En mai 2016, il publie «Confession d’un acteur déchu - de L’Esquive à la rue» aux éditions Stock. Il s’agit d’un récit autobiographique où il retrace son parcours atypique, l’ayant mené au cinéaste autodidacte qu’il est devenu. «A la sortie du livre, j’ai reçu beaucoup de soutien, notamment de Booba ou Franck Dubosc qui m’ont tout de suite appuyé».

Osman Elkharraz tenant son livre entre les mains / Ph. Osman Elkharraz (Instagram)Osman Elkharraz tenant son livre entre les mains / Ph. Osman Elkharraz (Instagram)

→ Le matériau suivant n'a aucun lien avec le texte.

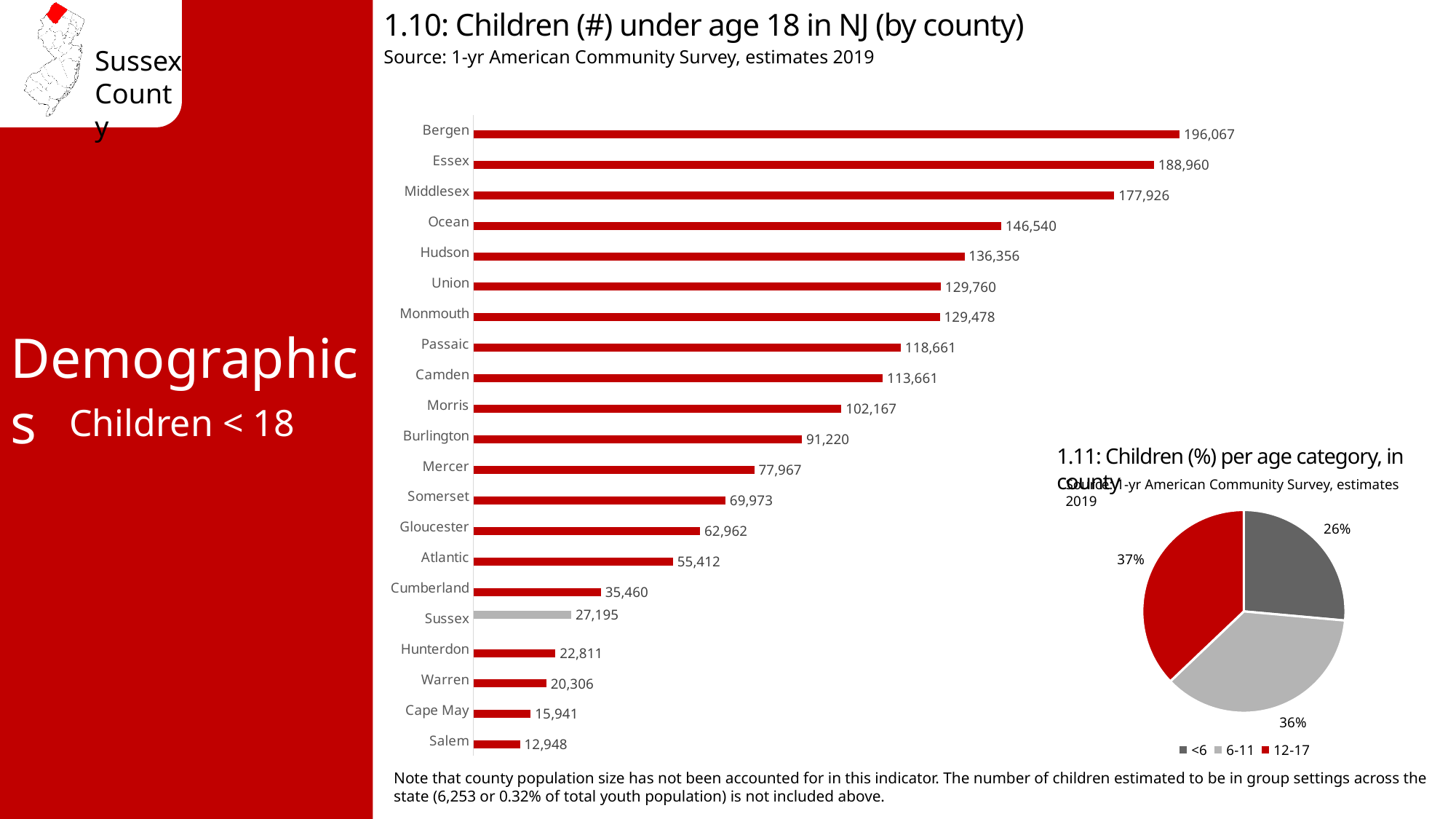
In the chart '1.10: Children (#) under age 18 in NJ (by county)', what is the difference between Bergen and Essex? 7,107 How many categories does the legend of the pie chart '1.11: Children (%) per age category, in county' list? 3 In the chart '1.10: Children (#) under age 18 in NJ (by county)', which county has the lowest number of children under 18? Salem In the chart '1.10: Children (#) under age 18 in NJ (by county)', what is the value for Ocean? 146,540 In the chart '1.10: Children (#) under age 18 in NJ (by county)', which county has the highest number of children under 18? Bergen In the chart '1.10: Children (#) under age 18 in NJ (by county)', how many children under 18 are in Sussex? 27,195 In the chart '1.10: Children (#) under age 18 in NJ (by county)', which has more children under 18, Hunterdon or Warren? Hunterdon What type of chart is '1.10: Children (#) under age 18 in NJ (by county)'? Bar chart In the pie chart '1.11: Children (%) per age category, in county', which age category has the smallest share? <6 In the chart '1.10: Children (#) under age 18 in NJ (by county)', which county's bar is shown in grey instead of red? Sussex How many counties are shown in the chart '1.10: Children (#) under age 18 in NJ (by county)'? 21 In the pie chart '1.11: Children (%) per age category, in county', what share is the 12-17 age category? 37%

Fier de sa vie actuelle, Osman Elkharraz nous fait remarquer qu’il n’a pas bénéficié d’autant d’expressions de sympathie ailleurs, dans le milieu artistique :

«Je suis d’origine marocaine et il existe beaucoup d’artistes maghrébins en France. Mais ce n’est pas pour autant qu’ils m’ont soutenu. Je n’attends rien d’eux, mais je pense que ça aurait été plus facile s’ils m’avaient aidé d’une manière ou d’une autre, selon ce qu’ils auraient pu faire.»

Au départ de son projet autobiographique, Osman Elkharraz nous confie avoir eu l’idée de faire un film, ce qu’il n’a pas pu réaliser dans le temps.

Ceci n’a été que partie remise, puisque son premier court-métrage inspiré de son vécu, «Coup de poker», vient de sortir grâce à une campagne de crowdfunding. L’avant-première en France s’est tenue le 14 juillet dernier et le réalisateur promet que son film sera projeté dans de nombreux festivals, à partir de septembre prochain.

«Je n’ai pas encore un grand réseau professionnel au Maroc, mais je vais essayer de trouver un moyen pour faire connaître le film là-bas aussi. Par ailleurs, je travaille sur mon deuxième livre et sur deux autres court-métrages.»

Osman Elkharraz

En effet, Osman Elkharraz ne manque pas d’inspiration pour se lancer dans plusieurs projets artistiques. Son secret, «le fait d’avoir vécu dans des milieux très différents, dès le jeune âge, ce qui a aiguisé une vision réaliste dans [sa] démarche artistique ou littéraire». C’est ce qui lui donne notamment «beaucoup de facilités à écrire des livres ou des scénarios, pour défendre des valeurs humaines».

Grâce à ce nouveau départ, Osman Elkharraz a la joie de redécouvrir le Maroc, depuis deux ans. «Faute de moyens et puisque j’ai longtemps vécu dans la rue, je n’ai pas pu le faire pendant mon enfance ou mon adolescence», nous déclare-t-il. Désormais, il rattrape ces années où il a été contraint de rester éloigné de son pays natal. «Mon père est enterré à Casablanca, donc je me recueille sur sa tombe à chaque fois que je suis au Maroc. Cela me fait beaucoup de bien d’être ici.»